Organizers expect their biggest protest to date, with fast-food workers from McDonald's, Burger King, Wendy's and KFC restaurants expected to walk off the job. They will be joined by home-care workers.
The union-backed actions, which started in New York and other major cities, have steadily gathered steam since 2012 and helped to spur a national debate about the federal minimum wage, which has been stuck at $7.25 since 2009.
Protesters, many of whom are adults clocking 40 hours or more per week at around that wage, say they cannot survive on such pay and are pressing for $15 per hour - above the roughly $11 hourly wage that experts say is the poverty threshold for a family of four.

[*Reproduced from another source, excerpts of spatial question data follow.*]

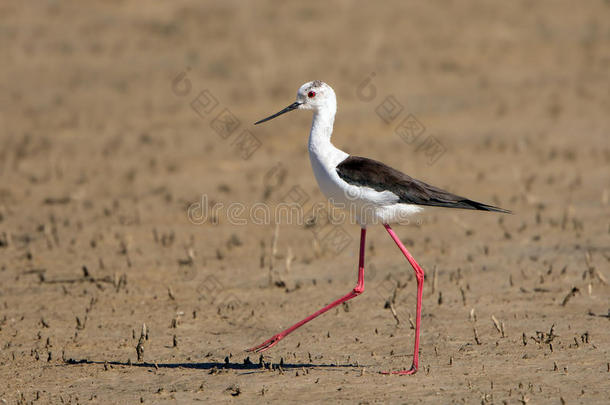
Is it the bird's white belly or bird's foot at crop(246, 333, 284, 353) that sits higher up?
the bird's white belly

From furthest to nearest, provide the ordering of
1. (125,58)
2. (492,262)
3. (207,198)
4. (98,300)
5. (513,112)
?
(125,58)
(513,112)
(207,198)
(492,262)
(98,300)

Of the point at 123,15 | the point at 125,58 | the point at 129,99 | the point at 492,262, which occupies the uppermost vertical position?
the point at 123,15

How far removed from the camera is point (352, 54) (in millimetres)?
17484

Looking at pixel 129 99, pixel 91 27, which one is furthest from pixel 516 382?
pixel 91 27

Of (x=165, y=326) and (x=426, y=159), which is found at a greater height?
(x=426, y=159)

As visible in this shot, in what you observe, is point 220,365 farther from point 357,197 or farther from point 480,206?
point 480,206

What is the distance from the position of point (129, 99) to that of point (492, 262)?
9.20 meters

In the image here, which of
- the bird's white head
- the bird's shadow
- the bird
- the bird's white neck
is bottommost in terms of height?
the bird's shadow

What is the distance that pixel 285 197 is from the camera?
10125 millimetres

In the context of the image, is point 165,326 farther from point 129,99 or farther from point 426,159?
point 129,99

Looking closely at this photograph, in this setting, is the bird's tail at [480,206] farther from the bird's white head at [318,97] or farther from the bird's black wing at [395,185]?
the bird's white head at [318,97]

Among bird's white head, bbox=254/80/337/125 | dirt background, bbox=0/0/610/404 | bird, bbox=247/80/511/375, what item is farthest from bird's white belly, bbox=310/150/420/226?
dirt background, bbox=0/0/610/404

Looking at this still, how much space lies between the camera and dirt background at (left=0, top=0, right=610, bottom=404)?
530cm

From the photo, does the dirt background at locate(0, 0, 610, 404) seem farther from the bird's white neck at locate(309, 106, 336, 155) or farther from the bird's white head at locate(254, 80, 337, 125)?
the bird's white head at locate(254, 80, 337, 125)
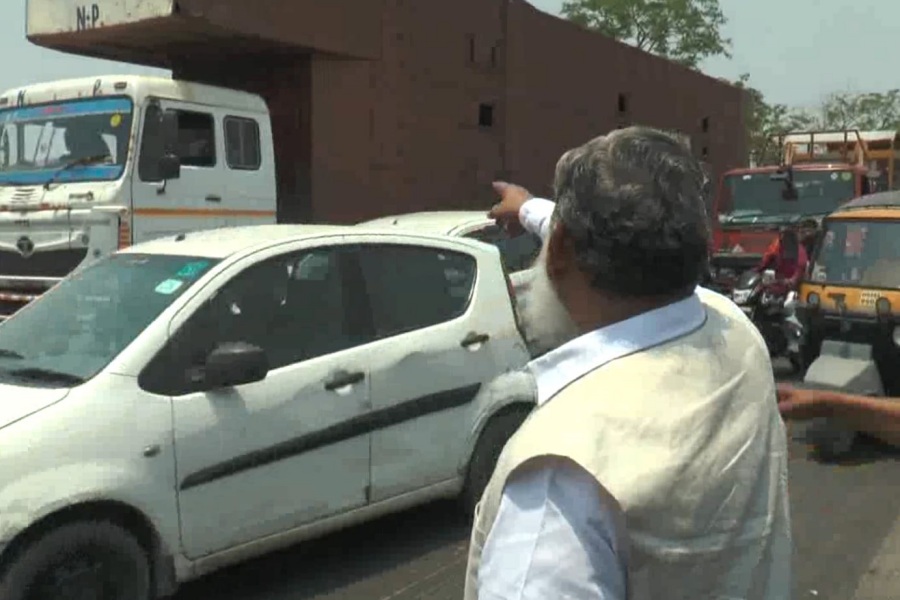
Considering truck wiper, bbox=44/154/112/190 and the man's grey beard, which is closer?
the man's grey beard

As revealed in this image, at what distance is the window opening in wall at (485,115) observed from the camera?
14.3 metres

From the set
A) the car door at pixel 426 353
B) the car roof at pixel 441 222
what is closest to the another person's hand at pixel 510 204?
the car door at pixel 426 353

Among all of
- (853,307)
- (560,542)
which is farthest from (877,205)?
(560,542)

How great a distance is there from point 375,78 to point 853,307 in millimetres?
6117

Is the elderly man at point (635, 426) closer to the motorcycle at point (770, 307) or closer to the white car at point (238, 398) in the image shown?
the white car at point (238, 398)

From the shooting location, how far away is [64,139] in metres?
9.59

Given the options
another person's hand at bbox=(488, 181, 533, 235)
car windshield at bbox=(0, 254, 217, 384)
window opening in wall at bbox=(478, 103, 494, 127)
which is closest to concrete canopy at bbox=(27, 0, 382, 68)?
window opening in wall at bbox=(478, 103, 494, 127)

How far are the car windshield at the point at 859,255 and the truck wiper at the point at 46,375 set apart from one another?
5582 millimetres

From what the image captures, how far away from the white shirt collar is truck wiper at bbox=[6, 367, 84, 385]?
3.19 m

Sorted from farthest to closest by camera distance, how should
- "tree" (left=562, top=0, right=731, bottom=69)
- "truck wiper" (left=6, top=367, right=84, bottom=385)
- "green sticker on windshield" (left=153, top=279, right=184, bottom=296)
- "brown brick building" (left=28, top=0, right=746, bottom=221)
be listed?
"tree" (left=562, top=0, right=731, bottom=69), "brown brick building" (left=28, top=0, right=746, bottom=221), "green sticker on windshield" (left=153, top=279, right=184, bottom=296), "truck wiper" (left=6, top=367, right=84, bottom=385)

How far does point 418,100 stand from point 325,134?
5.84 ft

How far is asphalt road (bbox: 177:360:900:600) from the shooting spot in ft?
16.0

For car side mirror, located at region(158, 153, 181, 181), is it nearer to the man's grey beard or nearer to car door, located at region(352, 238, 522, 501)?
car door, located at region(352, 238, 522, 501)

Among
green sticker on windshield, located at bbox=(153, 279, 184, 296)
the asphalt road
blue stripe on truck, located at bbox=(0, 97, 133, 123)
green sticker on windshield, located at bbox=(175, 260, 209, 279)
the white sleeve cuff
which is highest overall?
blue stripe on truck, located at bbox=(0, 97, 133, 123)
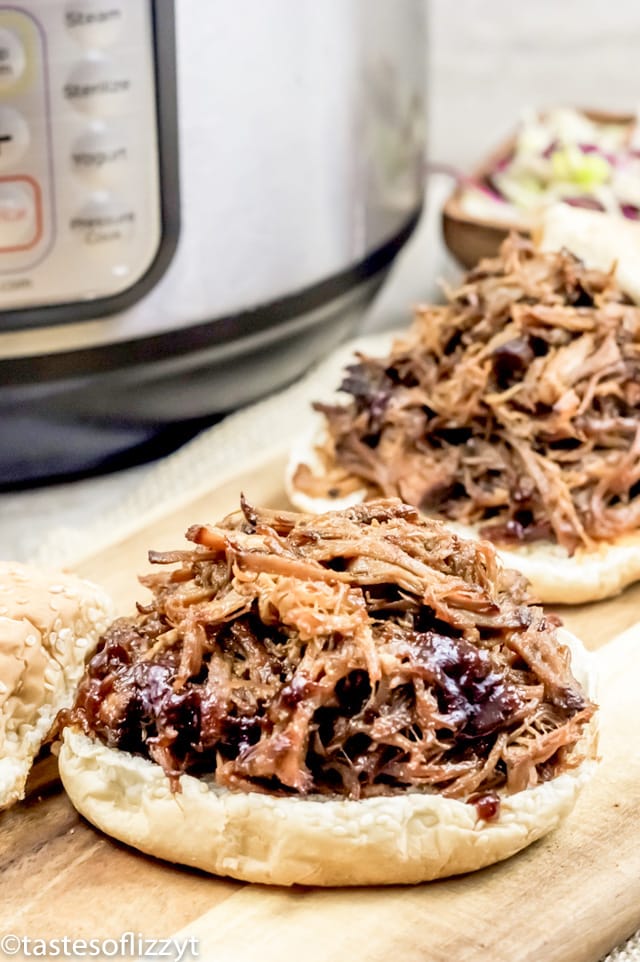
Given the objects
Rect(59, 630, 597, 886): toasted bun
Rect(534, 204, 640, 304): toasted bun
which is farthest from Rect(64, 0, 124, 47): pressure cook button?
Rect(59, 630, 597, 886): toasted bun

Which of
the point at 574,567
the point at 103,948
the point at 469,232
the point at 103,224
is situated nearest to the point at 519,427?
the point at 574,567

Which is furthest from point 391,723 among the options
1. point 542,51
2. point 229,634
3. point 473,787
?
point 542,51

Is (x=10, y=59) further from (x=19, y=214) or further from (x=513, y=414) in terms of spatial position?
(x=513, y=414)

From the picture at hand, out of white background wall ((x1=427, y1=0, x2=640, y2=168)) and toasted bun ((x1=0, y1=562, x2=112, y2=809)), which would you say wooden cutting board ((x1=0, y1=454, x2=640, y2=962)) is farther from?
white background wall ((x1=427, y1=0, x2=640, y2=168))

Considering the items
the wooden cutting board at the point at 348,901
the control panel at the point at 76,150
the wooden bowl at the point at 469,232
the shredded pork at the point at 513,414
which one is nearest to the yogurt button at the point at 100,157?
the control panel at the point at 76,150

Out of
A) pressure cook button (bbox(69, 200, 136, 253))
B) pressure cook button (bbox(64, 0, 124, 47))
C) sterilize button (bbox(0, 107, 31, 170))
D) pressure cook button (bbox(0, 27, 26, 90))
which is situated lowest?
pressure cook button (bbox(69, 200, 136, 253))

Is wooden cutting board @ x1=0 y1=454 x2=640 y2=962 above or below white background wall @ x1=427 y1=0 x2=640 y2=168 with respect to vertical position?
below

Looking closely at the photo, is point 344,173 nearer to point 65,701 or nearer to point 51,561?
point 51,561
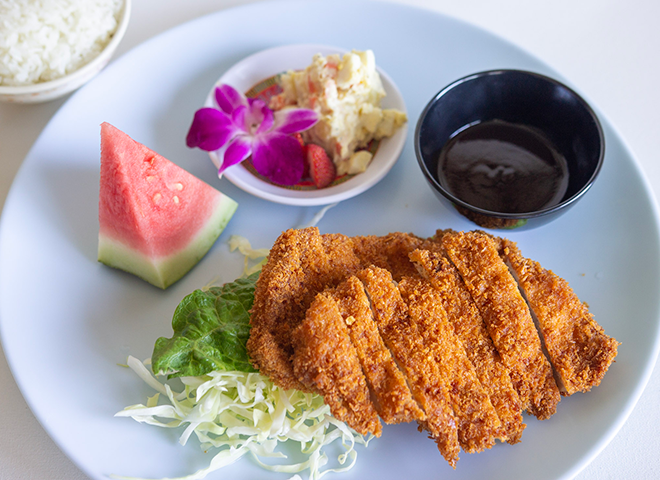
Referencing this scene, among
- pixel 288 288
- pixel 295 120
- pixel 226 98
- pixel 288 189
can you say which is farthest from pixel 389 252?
pixel 226 98

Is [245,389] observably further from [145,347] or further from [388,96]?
[388,96]

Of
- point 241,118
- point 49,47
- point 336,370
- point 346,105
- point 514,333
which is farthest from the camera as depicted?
point 49,47

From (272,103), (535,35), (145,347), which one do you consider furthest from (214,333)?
(535,35)

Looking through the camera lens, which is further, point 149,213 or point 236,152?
point 236,152

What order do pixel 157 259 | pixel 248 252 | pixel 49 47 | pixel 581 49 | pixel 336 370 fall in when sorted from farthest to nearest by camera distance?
pixel 581 49 → pixel 49 47 → pixel 248 252 → pixel 157 259 → pixel 336 370

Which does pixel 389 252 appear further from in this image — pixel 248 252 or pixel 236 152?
pixel 236 152

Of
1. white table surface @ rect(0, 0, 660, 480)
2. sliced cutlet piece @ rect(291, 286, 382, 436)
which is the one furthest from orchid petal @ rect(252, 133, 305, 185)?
white table surface @ rect(0, 0, 660, 480)

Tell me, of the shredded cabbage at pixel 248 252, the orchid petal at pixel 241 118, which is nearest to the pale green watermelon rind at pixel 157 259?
the shredded cabbage at pixel 248 252
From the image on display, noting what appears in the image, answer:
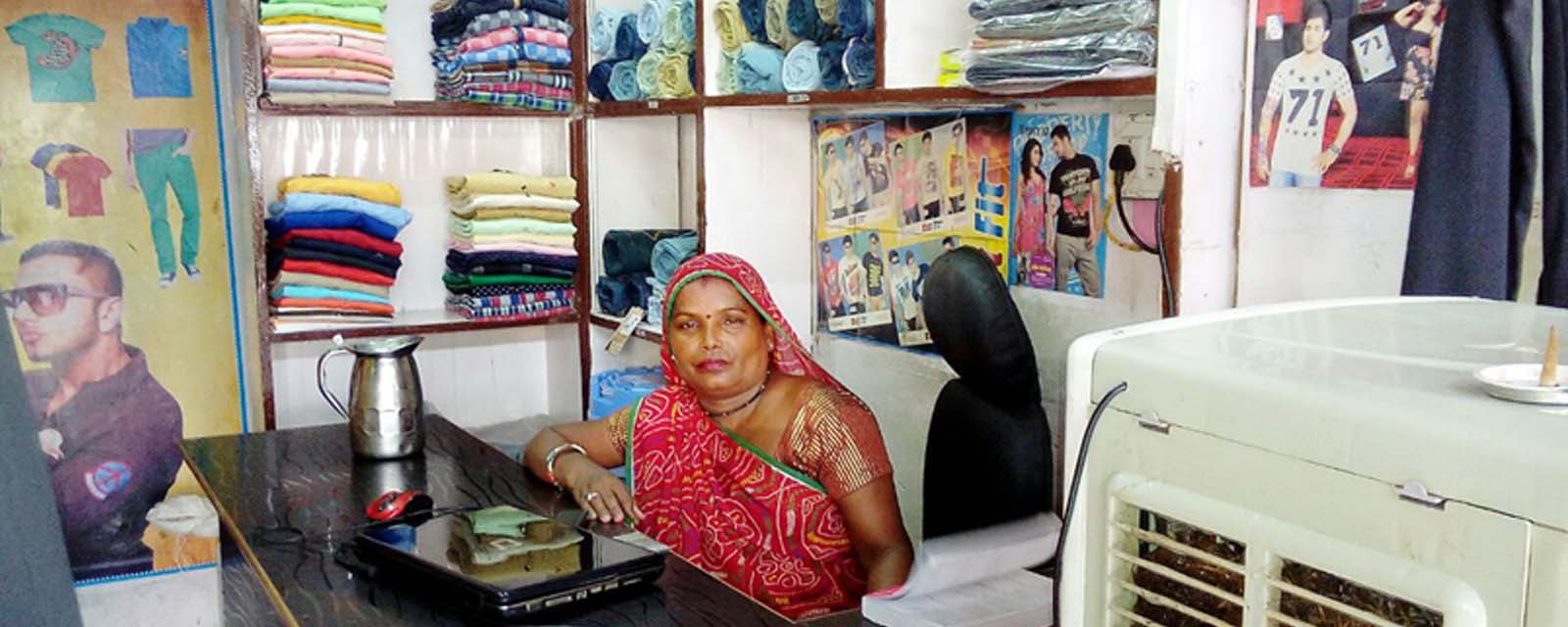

McDonald's Corp, Burger King Worldwide Inc and other major fast-food chains do not own most of their U.S. restaurants and leave pay decisions to their franchisees, who generally say that paying their employees more will be detrimental to their businesses.
The International Franchise Association (IFA) in a statement charged that the protests are a union smoke-screen.
Unions, led by the Service Employees International Union (SEIU), are hiding "behind an altruistic plea for higher wages when what they really want is a shortcut to refill their steadily dwindling membership ranks and coffers," IFA said.
The protesters and their supporters make a similar charge, saying that the big fast-food chains are using their restaurant ownership structure to shield themselves from the actions of their franchisees and to prevent workers from organizing.
They cheered in July, when the general counsel of the National Labor Relations Board announced that McDonald's, not just its franchisees, can be liable for alleged labor law violations.
If the five-member, Democrat-controlled NLRB board agrees with the general counsel, McDonald's and other companies that depend on franchisees and contractors could be exposed to new legal risks.